Die gemeinsamen Ausflüge bleiben natürlich immer im Gedächtnis, aber auch unsere Yogastunden im Innenhof während unserer Mittagspause. Bewegend in jeglicher Hinsicht sind zudem die gemeinsamen Besuche von Konferenzen. Gerade erst waren wir beim Kongress der Deutschen Gesellschaft für Kardiologie. Wir hatten sieben Präsentationen, und alle haben es toll gemacht. Ich fiebere bei jeder Präsentation mit und bin wahrscheinlich aufgeregter als die Vortragenden. Bei Fragen muss ich mich immer zusammenreißen, nicht gleich selbst zu antworten, sondern meinen "Schützlingen" vertrauen, dass sie es mindestens genauso gut können wie ich.

Was mich stolz macht

Preise, Veröffentlichungen und letztlich der erfolgreiche Abschluss der Arbeit erfüllen mich mit einem gewissen Stolz auf meine "Zöglinge". Aber auch über kleinere Dinge wie gute Präsentationen und ein unerwartetes Ergebnis eines zielführenden Experiments kann ich mich riesig freuen.

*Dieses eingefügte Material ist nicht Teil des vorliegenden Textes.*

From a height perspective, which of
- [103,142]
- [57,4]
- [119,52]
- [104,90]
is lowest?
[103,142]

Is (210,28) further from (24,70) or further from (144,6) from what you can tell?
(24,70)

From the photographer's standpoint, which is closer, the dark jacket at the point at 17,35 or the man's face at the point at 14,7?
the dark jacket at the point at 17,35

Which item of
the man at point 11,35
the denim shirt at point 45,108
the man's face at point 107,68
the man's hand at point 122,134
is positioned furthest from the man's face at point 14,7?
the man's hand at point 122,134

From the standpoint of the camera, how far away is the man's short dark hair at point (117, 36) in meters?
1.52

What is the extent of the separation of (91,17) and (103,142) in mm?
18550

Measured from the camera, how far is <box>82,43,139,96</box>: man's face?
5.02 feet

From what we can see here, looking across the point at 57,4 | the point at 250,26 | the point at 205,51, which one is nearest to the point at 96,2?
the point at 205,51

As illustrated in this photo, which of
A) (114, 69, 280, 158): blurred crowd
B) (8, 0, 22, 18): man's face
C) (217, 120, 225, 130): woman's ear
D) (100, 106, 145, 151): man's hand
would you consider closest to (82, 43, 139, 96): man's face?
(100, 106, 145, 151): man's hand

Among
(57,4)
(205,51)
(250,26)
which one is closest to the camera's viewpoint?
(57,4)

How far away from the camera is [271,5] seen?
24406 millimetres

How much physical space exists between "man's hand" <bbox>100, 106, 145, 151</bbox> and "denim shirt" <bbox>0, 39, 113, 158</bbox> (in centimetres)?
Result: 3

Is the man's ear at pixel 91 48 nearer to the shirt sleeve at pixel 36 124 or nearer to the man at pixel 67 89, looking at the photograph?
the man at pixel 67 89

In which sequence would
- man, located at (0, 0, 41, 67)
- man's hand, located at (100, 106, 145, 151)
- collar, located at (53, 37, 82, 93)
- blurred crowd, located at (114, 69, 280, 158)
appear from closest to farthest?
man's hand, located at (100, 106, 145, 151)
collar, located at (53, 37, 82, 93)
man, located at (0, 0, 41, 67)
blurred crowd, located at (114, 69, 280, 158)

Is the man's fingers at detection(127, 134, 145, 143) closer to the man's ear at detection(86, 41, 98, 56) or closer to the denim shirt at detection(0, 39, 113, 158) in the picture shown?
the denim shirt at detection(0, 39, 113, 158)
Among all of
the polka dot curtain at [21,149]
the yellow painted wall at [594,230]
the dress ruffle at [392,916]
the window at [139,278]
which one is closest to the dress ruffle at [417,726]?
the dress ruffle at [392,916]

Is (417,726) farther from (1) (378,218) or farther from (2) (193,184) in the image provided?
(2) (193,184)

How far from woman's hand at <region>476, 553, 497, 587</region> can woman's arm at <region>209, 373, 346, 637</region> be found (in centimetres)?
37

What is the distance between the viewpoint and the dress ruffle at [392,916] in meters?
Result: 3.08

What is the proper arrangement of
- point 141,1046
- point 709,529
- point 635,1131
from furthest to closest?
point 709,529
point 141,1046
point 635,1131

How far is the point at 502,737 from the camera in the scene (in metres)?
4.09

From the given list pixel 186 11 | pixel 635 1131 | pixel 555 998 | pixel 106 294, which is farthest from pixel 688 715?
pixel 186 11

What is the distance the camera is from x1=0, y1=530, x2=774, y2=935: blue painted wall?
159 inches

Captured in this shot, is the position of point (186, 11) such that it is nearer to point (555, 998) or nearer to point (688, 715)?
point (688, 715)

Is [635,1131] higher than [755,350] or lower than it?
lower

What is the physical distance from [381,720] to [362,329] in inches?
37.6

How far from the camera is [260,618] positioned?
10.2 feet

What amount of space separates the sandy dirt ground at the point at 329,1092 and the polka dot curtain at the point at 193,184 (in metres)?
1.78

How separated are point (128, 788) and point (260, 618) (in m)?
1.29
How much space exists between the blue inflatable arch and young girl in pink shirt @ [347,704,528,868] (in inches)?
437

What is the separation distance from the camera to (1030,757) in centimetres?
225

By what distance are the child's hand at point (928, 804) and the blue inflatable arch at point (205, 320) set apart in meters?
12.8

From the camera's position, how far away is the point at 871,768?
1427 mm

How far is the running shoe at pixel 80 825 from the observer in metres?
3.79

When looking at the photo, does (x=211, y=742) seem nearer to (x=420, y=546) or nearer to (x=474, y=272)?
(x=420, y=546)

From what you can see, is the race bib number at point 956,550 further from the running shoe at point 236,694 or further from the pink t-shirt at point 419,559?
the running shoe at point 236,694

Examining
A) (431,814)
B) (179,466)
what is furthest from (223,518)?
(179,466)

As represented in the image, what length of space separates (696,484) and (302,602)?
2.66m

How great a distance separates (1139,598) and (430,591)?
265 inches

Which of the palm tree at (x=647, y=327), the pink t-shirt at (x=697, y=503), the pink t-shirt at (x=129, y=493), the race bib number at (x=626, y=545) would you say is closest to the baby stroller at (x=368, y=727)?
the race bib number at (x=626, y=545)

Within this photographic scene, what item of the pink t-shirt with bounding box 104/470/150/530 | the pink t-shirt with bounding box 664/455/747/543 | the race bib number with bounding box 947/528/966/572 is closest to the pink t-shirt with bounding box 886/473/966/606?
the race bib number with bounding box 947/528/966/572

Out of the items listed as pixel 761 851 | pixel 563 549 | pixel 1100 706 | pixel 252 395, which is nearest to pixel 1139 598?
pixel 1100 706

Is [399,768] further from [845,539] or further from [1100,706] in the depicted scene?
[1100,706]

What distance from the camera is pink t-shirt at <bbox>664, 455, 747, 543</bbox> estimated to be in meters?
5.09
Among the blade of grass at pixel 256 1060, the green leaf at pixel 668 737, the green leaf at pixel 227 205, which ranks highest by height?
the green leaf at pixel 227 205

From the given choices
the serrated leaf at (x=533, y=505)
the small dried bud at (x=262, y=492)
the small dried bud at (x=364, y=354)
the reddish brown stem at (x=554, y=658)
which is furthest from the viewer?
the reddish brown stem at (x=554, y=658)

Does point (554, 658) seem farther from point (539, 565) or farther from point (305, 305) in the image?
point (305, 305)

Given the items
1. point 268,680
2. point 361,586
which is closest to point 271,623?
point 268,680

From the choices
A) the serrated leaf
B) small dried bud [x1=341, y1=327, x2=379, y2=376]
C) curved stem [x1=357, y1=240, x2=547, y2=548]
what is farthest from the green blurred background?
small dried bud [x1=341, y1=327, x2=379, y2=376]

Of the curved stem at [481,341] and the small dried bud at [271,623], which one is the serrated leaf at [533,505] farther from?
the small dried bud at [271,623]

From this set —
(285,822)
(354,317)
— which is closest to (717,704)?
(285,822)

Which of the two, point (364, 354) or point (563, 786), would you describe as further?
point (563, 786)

Man sagt, Mütter kämpfen für ihren Nachwuchs wie Löwinnnen. Tun das Doktormütter ebenso?

Es gibt immer Momente der Enttäuschungen. Gerade in der Wissenschaft ist es ein auf und ab, und Stellen hängen von erfolgreich eingeworbenen Drittmitteln ab. Das ist nicht selten ein Kampf, von dem die betroffenen Doktorandinnen und Doktoranden – zum Glück – nicht viel mitbekommen, der mich aber schlaflose Nächte kostet. Selbiges gilt für Projekte, die "hängen" und nicht vorankommen. Da muss man dann kreativ sein und mit neuen Ideen das Ruder wieder rumreißen. Die direkte Verantwortung für die Karrieren zu haben, ist nicht immer leicht.

Wenn Doktorandinnen und Doktoranden flügge werden und das Nest verlassen

Wenn man mehrere Jahre zusammenarbeitet und die Entwicklungen und Potentiale der jungen Leute sieht, fällt es schon schwer loszulassen und auch manche Entscheidungen, die man selbst anders treffen würde, zu akzeptieren und zu begleiten. Am Ende bin ich stolz, wenn ich nicht nur zum beruflichen Lebensweg, sondern auch zur Entwicklung der Persönlichkeit beitragen konnte und jeder seinen Weg findet.